• **DOCUMENT PASSAGE**
Editorial
Berkshire Eagle
Wednesday, Nov. 11
On Veterans Day, America honors those who fought in World War II, Korea, Vietnam, Iraq, Afghanistan and other war zones, as well as World War I, which is passing deeper into history and is represented by only one surviving American veteran. America should also take this opportunity to assess if current veterans are being well-treated by the nation they serve, which means sending them to fight only in justifiable wars and providing them whatever health care they require. In this area, we can and must do a lot better.
President Obama is pondering his options in Afghanistan, which former vice president Dick Cheney sees as dithering. If Mr. Cheney had spent more time dithering about Iraq, a needless misadventure that continues to claim American lives as it winds down, he perhaps, for one example of many, would not have had to admit that he was wrong to claim the insurgency there had been broken when it was ramping up. We prefer Mr. Obama’s cautious, considered approach, and his late night visit to Dover Air Force Base in Delaware to honor 18 veterans killed in action in Afghanistan shows he knows what it is at stake. There is no evidence that either Mr. Cheney or his pupil President Bush ever roused themselves from bed to make that same visit or saw troops as much more than cannon fodder and campaign props.

• **LIST OF TASKS**
1. In the Veterans Day editorial, how many veterans killed in action in Afghanistan did President Obama honor on his late-night visit to Dover Air Force Base?
2. Write the next part of the Veterans Day editorial, continuing after its last sentence.
The lines after this point are separate material, unrelated to the Veterans Day editorial.

• **RECORD SET**
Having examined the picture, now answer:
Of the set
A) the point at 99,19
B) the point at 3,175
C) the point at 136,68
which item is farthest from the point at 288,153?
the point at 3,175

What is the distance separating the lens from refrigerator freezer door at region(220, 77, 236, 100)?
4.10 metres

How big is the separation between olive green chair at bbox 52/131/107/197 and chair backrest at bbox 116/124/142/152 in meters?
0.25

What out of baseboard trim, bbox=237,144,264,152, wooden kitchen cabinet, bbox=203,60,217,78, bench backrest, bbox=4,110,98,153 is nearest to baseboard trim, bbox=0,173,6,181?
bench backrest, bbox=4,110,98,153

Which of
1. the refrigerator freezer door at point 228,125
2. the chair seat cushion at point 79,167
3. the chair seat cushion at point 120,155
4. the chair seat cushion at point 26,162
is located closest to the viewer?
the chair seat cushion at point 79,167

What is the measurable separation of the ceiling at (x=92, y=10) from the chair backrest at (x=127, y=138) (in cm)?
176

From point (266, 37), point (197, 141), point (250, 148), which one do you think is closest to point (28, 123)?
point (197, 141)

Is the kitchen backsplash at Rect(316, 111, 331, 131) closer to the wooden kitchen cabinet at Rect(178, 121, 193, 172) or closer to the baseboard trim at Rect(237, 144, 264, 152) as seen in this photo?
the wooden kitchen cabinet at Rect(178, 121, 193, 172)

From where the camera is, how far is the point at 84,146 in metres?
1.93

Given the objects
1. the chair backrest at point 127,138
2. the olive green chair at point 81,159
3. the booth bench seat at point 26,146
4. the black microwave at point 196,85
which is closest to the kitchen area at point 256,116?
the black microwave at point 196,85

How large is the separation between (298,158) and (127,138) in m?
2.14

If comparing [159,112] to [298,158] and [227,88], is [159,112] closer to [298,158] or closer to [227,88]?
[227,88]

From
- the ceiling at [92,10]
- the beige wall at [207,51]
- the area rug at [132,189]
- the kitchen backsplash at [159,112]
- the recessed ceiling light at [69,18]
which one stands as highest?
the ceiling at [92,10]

• **ANSWERS FOR THIS EXERCISE**
1. 18

2.
The U.S. must root out al-Qaida and its allies, but it cannot engage in nation-building — certainly not in a nation
that is one in name only, whose president is corrupt and whose populace is increasingly conflicted about the U.S. presence. While an escalation is out of the question, the administration cannot allow its enemies to survive and fester there either.
With health care reform dominating the news, a Harvard Medical School research team Tuesday released a timely and sobering report estimating that 2,266 U.S. military veterans under the age of 65 died last year because they lacked health insurance and had limited access to care. This is far more than the 155 troops killed last year in Afghanistan. Unhappily, the weak and watered down health care reform plans slogging through Congress won’t begin to address this shameful situation.
These numbers are of no concern to the aging reform protesters who bray about socialized medicine while benefiting from their own socialized medicine in the form of Medicare. But they should shame every American embarrassed that a wealthy nation leaves as many of its citizens without health insurance as we do. That so many veterans, many of whom return from foreign wars with mental scars as well as physical, are uninsured and receive little or no health care is a national disgrace.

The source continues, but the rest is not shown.